Noch ein Hinweis in eigener Sache: Mit der Veröffentlichung dieses Urteils verabschiede ich mich bei Euch für die Weihnachtstage. Ich gehe jetzt in meinen wohlverdienten Weihnachtsurlaub. Ich bin dann mal bis zum 28. Dezember weg. Den geneigten Leserinnen und Lesern dieses Blogs wünsche ich frohe und besinnliche Weihnachtstage.

Euer Willi Wacker

Aktenzeichen:
12 C 693/15

Amtsgericht
Kaiserslautern

IM NAMEN DES VOLKES

Endurteil

In dem Rechtsstreit

Deutsche Verrechnungsstelle AG, vertreten durch d. Vorstand, Schanzenstraße 30, 51063 Köln

– Klägerin –

gegen

HUK-COBURG Haftpflicht-Unterstützungs-Kasse kraftfahrender Beamter, vertreten durch d. Vorstand, Bahnhofsplatz, 96450 Coburg

– Beklagte –

wegen Schadensersatz

hat das Amtsgericht Kaiserslautern durch die Richterin am Amtsgericht Dr. S.-B. am 10.10.2015 ohne mündliche Verhandlung gemäß § 495a ZPO für Recht erkannt:

1.        Die Beklagte wird verurteilt, an die Klägerin 77,70 € nebst Zinsen hieraus in Höhe von 5 Prozentpunkten über dem Basiszinssatz seit 10.06.2015 zu bezahlen.

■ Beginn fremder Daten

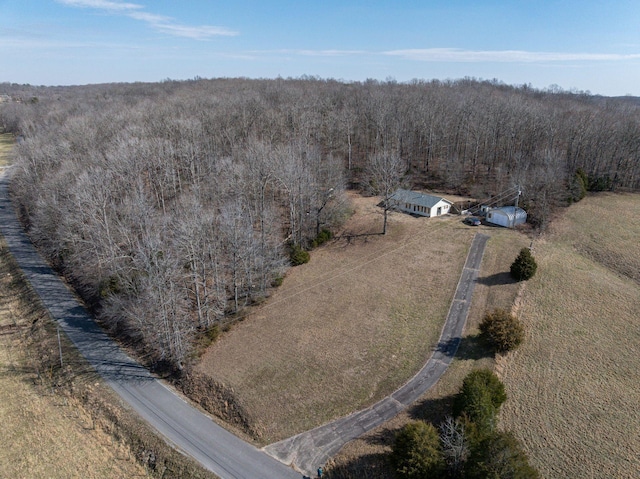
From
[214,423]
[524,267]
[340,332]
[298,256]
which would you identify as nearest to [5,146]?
[298,256]

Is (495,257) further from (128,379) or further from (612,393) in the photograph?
(128,379)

2.        Die Beklagte hat die Kosten des Rechtsstreits zu tragen.

3.        Das Urteil ist vorläufig vollstreckbar. Die Beklagte kann die Vollstreckung der Klägerin durch Sicherheitsleistung in Höhe von 110 % des aufgrund des Urteils vollstreckbaren Betrags abwenden, wenn nicht die Klägerin vor der Vollstreckung Sicherheit in Höhe von 110 % des zu vollstreckenden Betrags leistet.

Entscheidungsgründe
(abgekürzt nach §313a Abs. 1 ZPO)

Gemäß § 495a ZPO bestimmt das Gericht das Verfahren nach billigem Ermessen. Innerhalb dieses Entscheidungsrahmens berücksichtigt das Gericht grundsätzlich den gesamten Akteninhalt.

I.

Die zulässige Klage ist begründet.

1. Die Klägerin hat gegen die Beklagte einen Anspruch auf Zahlung der restlichen Sachverständigenkosten in Höhe von 77,70 € aus abgetretenem Recht gemäß §§ 7 Abs. 1, 17 Abs. 1 und 2, 18 Abs 1 StVG, 115 Abs. 1 S. 1, 116 VVG, 398 BGB.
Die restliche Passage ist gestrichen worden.